**RECORDS FOR THE TASK**:
[START]
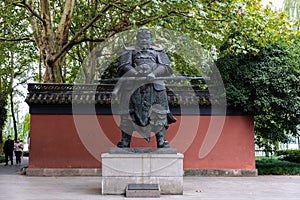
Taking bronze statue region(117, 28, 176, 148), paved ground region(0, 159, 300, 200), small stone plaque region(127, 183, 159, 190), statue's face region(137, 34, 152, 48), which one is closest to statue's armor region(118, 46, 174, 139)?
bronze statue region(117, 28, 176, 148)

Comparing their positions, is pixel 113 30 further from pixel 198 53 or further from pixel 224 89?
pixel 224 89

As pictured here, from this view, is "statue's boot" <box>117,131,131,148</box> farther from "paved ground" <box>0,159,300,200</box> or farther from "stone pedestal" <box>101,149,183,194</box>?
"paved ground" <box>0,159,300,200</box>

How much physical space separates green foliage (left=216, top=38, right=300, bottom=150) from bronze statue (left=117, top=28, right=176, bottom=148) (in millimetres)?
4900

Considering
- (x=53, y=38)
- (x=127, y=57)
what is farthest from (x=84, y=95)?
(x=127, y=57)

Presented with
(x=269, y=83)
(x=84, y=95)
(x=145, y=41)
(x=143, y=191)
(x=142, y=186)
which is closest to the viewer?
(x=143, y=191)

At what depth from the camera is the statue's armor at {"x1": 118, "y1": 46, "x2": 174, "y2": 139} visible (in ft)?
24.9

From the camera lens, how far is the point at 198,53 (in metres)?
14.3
[END]
[START]
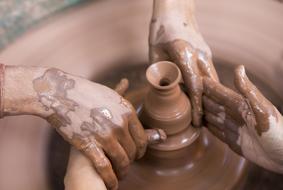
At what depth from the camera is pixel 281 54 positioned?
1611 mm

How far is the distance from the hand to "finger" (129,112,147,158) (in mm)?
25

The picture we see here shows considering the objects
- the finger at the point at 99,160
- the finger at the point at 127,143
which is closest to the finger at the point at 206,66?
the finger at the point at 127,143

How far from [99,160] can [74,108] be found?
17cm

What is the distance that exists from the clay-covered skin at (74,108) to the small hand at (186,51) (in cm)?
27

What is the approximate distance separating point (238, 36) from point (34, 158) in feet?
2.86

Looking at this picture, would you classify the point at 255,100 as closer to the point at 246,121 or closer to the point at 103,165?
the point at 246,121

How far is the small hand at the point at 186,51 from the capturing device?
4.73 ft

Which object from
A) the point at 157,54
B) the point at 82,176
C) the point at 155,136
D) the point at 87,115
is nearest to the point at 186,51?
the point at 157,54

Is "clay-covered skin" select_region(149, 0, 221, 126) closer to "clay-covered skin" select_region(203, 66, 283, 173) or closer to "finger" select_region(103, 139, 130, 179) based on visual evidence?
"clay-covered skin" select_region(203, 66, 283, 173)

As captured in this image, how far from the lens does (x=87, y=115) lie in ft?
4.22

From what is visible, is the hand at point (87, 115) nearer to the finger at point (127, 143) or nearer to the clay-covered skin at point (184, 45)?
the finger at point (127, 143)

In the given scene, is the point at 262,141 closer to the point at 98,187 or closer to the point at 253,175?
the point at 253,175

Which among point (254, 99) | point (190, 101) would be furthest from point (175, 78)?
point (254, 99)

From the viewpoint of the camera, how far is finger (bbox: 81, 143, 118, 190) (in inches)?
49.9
[END]
**TASK PROMPT**: Please filter the entries above, keeping every line that contains the string "hand" and copying each such line in full. Treat uppercase and lowercase as different.

**EXERCISE SOLUTION**:
How far is the distance from the hand to "finger" (129,112,147,158) (in mm)?
What is the distance that exists from the clay-covered skin at (74,108) to the small hand at (186,51) (in cm)?
How far is the small hand at the point at 186,51 from the capturing device?
From what is visible, is the hand at point (87, 115) nearer to the finger at point (127, 143) or nearer to the clay-covered skin at point (184, 45)?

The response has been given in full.